Two weeks have passed since the beginning of Q3 earnings season, and many firms have reported numbers higher than expected. 20% of the S&P 500 companies have reported, and over a quarter of them have outperformed expectations. We’ll provide you with more details on earnings next week, as 37% of S&P 500 companies are expected to report this week.

These stronger-than-anticipated reports fueled the market bounce from last week. Still, another even more important factor fueled the rally – the hint of a slowdown in interest rate increases.

Yes, those are the words that we’ve all been waiting to hear. Christopher Waller, a Federal Reserve Official, said last week that the Federal Reserve members would discuss the rate of tightening at their next meeting. However, he wasn’t the first person to mention a slowdown. Numerous other officials have also expressed a wish to do so.

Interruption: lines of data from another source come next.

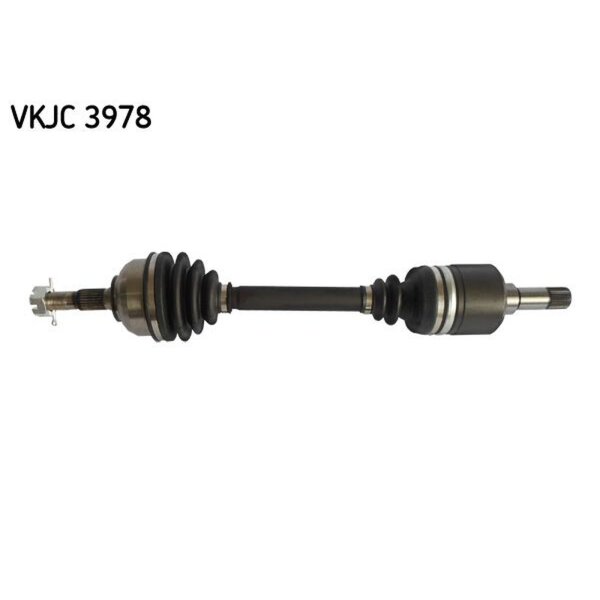 SKF VKJC 3978 Antriebswelle
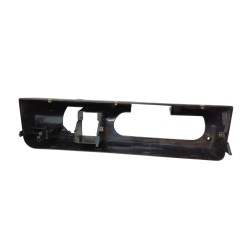 Rivestimento cruscotto FIAT Panda 1° Serie - 716546060 - 3790154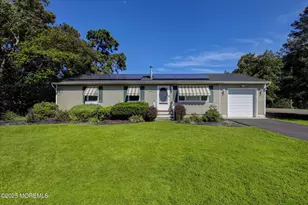 800 Northampton Blvd, Toms River Township, NJ 08757 - Photo 5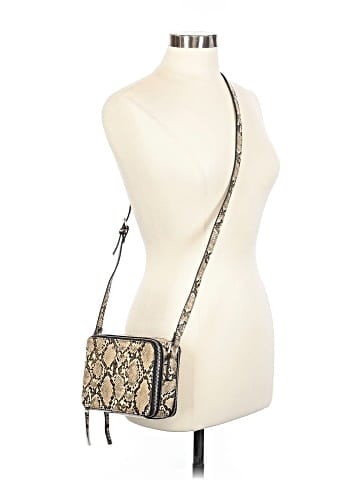 Nine West Crossbody Bag (view 2)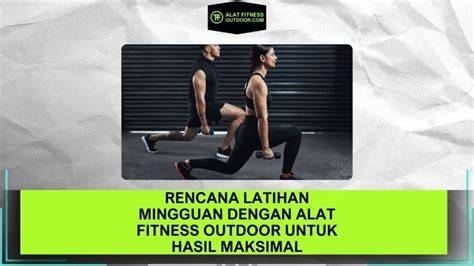 ViDeO sSexX LinK Hook dengan teks bold rencana mingguan — ready stok sisa tinggi sekali image 1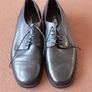 Men Boots Image 2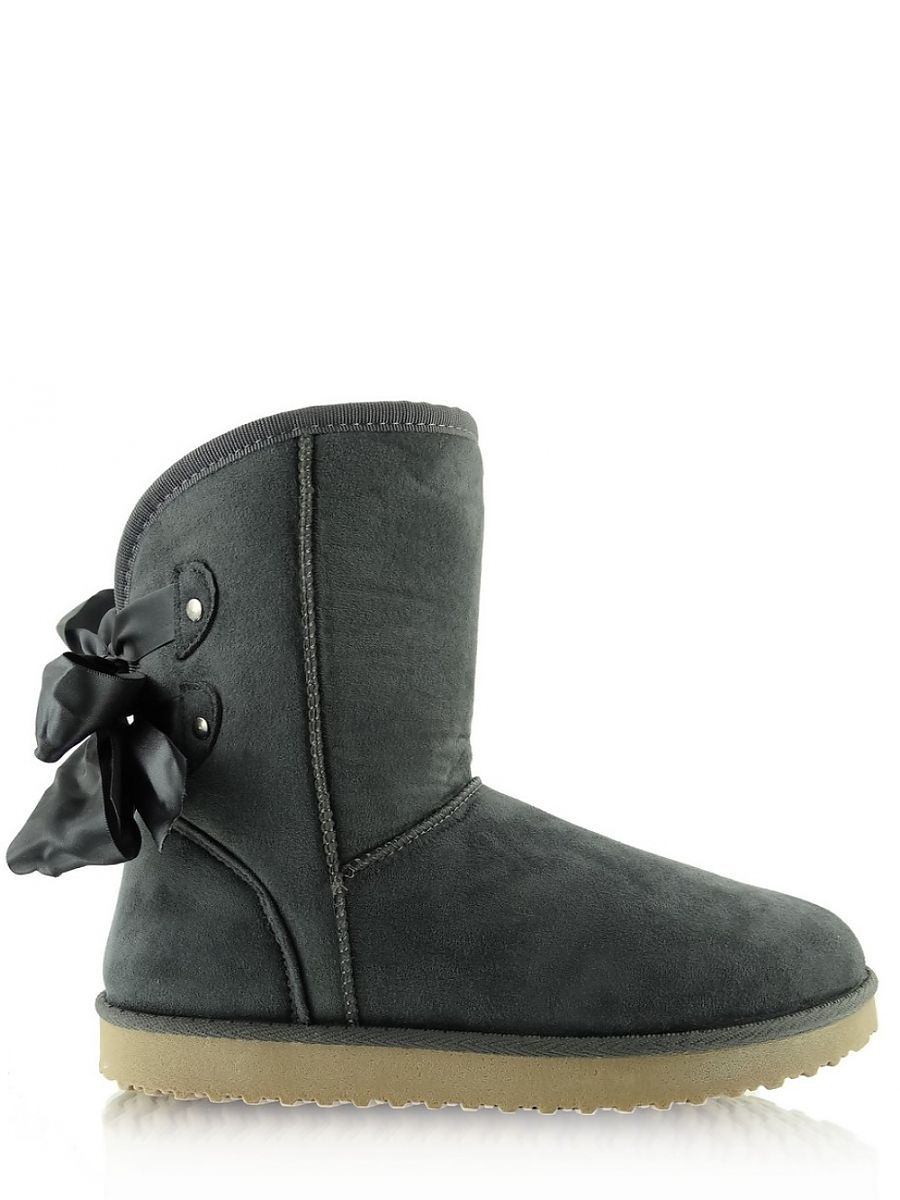  Eskimo boots model 36669 Heppin 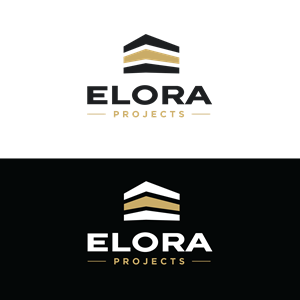Diseño de Logo por Casey Kelechi para este proyecto | Diseño: #36956073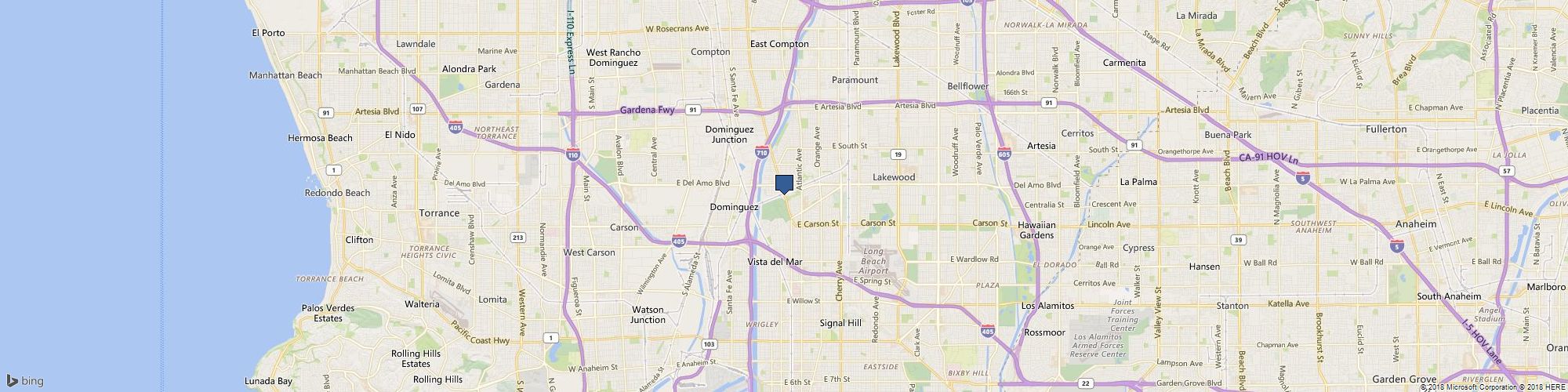 Berry Tractor & Equipment Co cover photo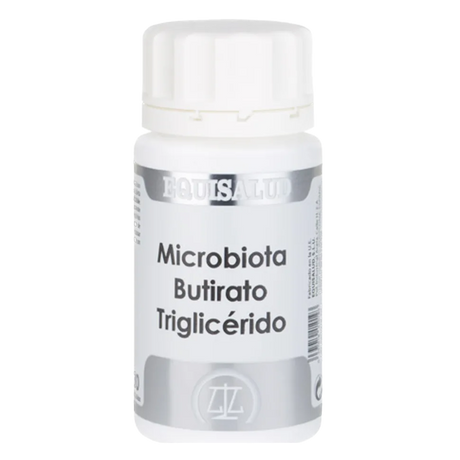 Microbiota-Butirato-Triglicerido-30cap-Equisalud.webp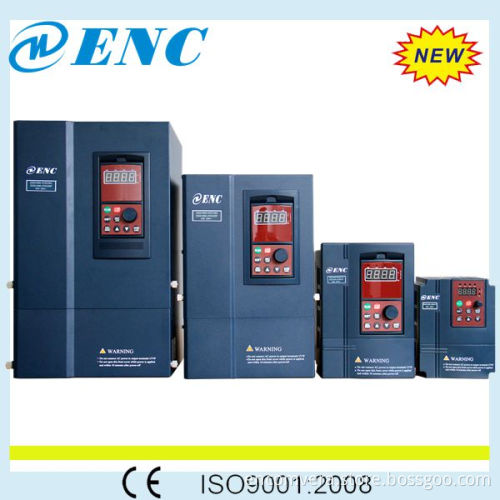 Eds1000 Universal Variable Frequency Inverter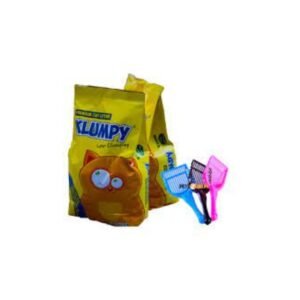 import placeholder for 53998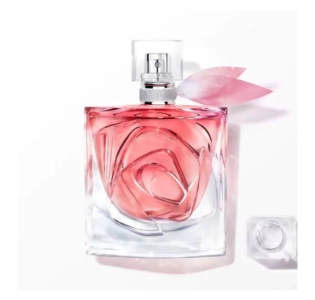 Lancôme La Vie Est Belle Rose Extraordinaire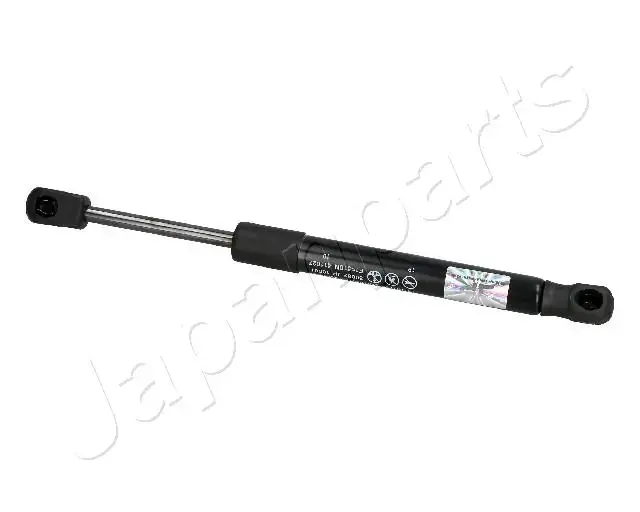 NISSAN Амортизатор багажника Primera 02- JAPANPARTS ZS10001 (фото 1)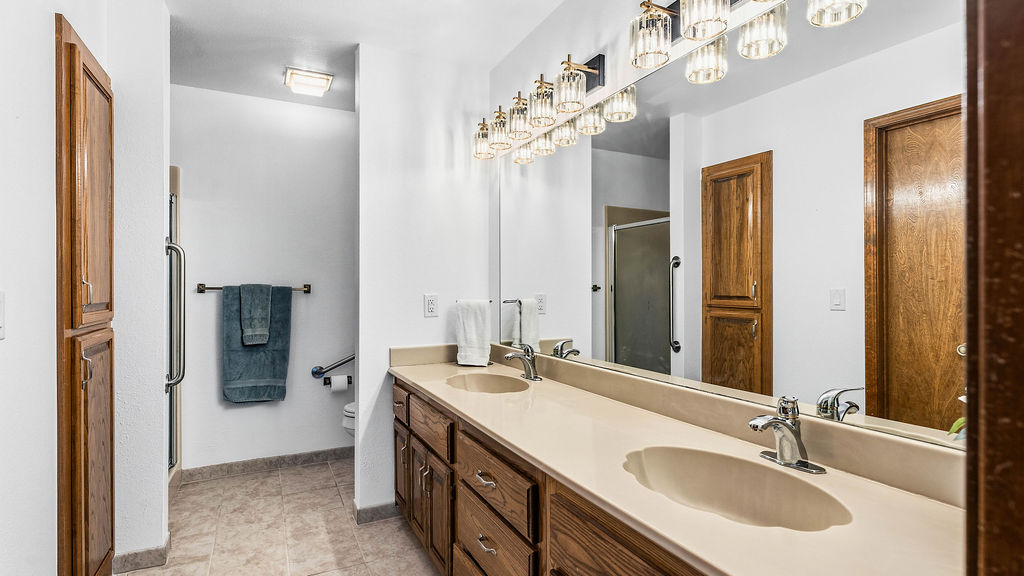 Metfield Sub Bvv - Residential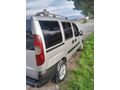 Sahibinden Fiat Doblo Combi 1.3 Multijet Active 2006 Model (HAYVAN,DAVAR TAKASI OLUR,takas fiyatı farklıdır)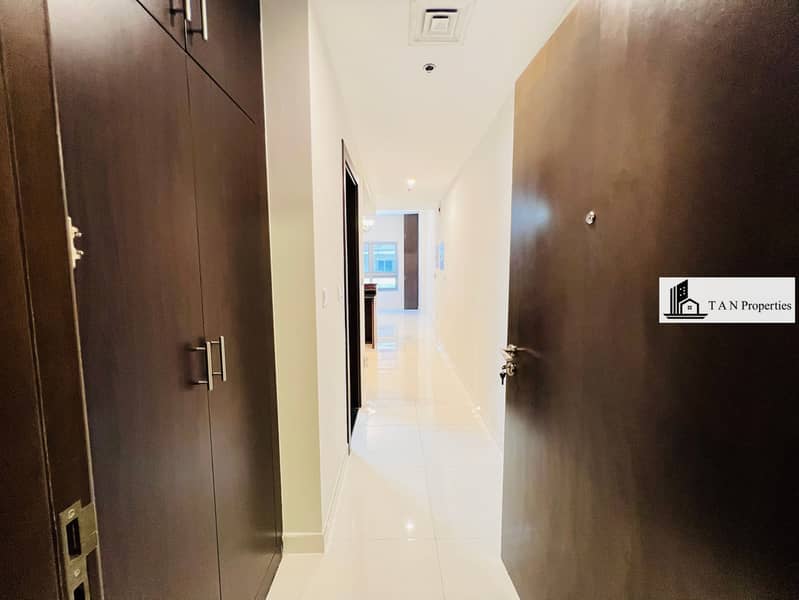 Luxury Brand New Studio || With All Amenities - Image 12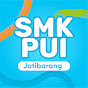 SMK PUI Jatibarang Indramayu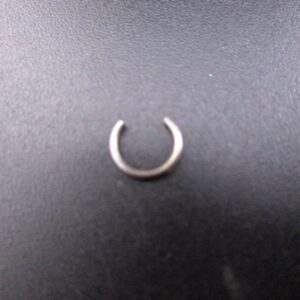 151434 RETAINER RING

The idea of slower quantitative tightening is currently being discussed because changes in interest rates take time to affect the economy (typically 6–12 months) and given the rate at which the Federal Reserve has been raising rates, the impacts are likely still not fully realized. Uncertainty lies around the effects that aggressive interest rate hikes would have on the economy; therefore, weighing a slowdown to see what occurs next might be preferable. The lesser of two evils considering continuing with rate hikes increases the probability of bringing the economy to a falter. These comments from Federal Reserve members would make sense since we might end up tightening too much and entering a slower-than-necessary economic decline.

Of course, there are many on the opposing side of this debate who believe that since inflation is expected to be more widespread and persistent, aggressive rate hikes are required. No one is certain, however, how much interest rates must rise in order to control inflation and produce the fantastical soft landing we all desire.